EUR and GBP are mid-pack, down to 1.175i and 1.2986 respectively. With bigger macro factors in play overnight, GBP reacted little to positive news on trade talks.
Bloomberg reported that the EU and UK have made progress this week toward resolving some of the biggest disagreements, raising hope that a deal could be reached by early November. While differences were still said to be substantial, work had begun on writing the text for an agreement, seen to be a positive sign
- We have a busy day of economic data releases, but market’s attention is likely to centre around the BoJ and ECB policy decisions. The former is not expected to announce any changes, although GDP forecast figures for this fiscal year could be upgraded while this year’s inflation numbers look set to be lowered amid current deflationary pressures. The ECB is also facing near term deflationary pressures while the introduction of new tougher restriction around the Union to fight COVID-19 infections are undoubtedly increasing the pressure on the Bank to do more.
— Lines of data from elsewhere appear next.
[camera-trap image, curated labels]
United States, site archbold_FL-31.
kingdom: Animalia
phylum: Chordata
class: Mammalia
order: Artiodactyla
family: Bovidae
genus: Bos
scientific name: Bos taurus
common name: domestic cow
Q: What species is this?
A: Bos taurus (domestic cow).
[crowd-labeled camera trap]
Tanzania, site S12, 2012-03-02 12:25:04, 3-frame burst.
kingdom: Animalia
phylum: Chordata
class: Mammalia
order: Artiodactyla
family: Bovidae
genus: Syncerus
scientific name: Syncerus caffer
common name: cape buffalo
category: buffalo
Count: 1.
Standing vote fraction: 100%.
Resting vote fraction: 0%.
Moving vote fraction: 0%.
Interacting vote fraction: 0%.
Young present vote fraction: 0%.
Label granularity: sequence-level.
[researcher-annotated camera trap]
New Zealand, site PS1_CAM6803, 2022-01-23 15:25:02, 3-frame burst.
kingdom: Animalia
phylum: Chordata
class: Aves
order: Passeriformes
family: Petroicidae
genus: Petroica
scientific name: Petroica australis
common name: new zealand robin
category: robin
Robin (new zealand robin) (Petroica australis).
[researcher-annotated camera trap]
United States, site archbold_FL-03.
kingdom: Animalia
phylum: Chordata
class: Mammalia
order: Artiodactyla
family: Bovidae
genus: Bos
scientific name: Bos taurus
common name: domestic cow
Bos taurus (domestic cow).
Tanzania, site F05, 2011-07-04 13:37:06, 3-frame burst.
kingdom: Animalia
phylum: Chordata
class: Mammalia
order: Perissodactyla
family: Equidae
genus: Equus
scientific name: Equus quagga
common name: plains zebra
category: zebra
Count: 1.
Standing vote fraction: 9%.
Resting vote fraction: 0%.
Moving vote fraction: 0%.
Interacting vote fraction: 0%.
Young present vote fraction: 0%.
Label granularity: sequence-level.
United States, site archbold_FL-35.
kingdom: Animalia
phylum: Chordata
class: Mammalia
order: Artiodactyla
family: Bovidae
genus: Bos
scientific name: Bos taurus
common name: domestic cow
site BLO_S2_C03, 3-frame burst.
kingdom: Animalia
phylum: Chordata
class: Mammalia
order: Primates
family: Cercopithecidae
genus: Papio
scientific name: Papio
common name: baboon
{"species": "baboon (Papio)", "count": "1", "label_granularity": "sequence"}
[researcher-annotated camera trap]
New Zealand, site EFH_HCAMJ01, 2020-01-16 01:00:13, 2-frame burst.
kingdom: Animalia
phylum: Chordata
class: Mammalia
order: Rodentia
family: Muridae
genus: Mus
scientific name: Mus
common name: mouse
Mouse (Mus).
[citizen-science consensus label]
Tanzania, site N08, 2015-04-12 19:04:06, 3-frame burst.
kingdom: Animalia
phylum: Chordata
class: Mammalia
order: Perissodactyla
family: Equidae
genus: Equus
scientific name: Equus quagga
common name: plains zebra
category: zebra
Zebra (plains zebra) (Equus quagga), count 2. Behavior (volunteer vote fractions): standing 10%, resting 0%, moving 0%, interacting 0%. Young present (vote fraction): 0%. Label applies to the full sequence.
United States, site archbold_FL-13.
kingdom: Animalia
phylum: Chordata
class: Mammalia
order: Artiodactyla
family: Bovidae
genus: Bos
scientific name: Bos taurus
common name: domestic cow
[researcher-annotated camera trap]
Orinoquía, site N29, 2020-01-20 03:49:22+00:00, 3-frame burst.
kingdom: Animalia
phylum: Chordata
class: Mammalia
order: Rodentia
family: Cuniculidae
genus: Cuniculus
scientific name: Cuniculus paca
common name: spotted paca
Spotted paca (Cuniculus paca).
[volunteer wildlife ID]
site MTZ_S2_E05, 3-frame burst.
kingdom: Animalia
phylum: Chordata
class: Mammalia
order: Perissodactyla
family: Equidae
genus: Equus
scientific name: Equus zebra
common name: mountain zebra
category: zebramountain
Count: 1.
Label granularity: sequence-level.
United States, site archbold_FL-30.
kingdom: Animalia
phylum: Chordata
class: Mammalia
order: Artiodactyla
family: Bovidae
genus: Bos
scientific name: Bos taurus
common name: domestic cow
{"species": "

- New Zealand gets its final Consumer Confidence reading for October and NAB’s Quarterly Business survey is out in Australia along with 3Q trade data. Later in the day, Germany’s October unemployment figures are the first cab of the rank followed by the Euro Area’s final October consumer confidence. Germany’s preliminary October CPI is due out after ECB announcement.
- Weekly jobless claims figures are released in the US tonight ahead advanced Q3 GDP data and September pending home sales. The US advanced third-quarter GDP print is anticipated to be the strongest on record ( 32% qoq) following a record collapse ( -31.4% qoq) in Q2 as the country grinded to a halt to fight the pandemic.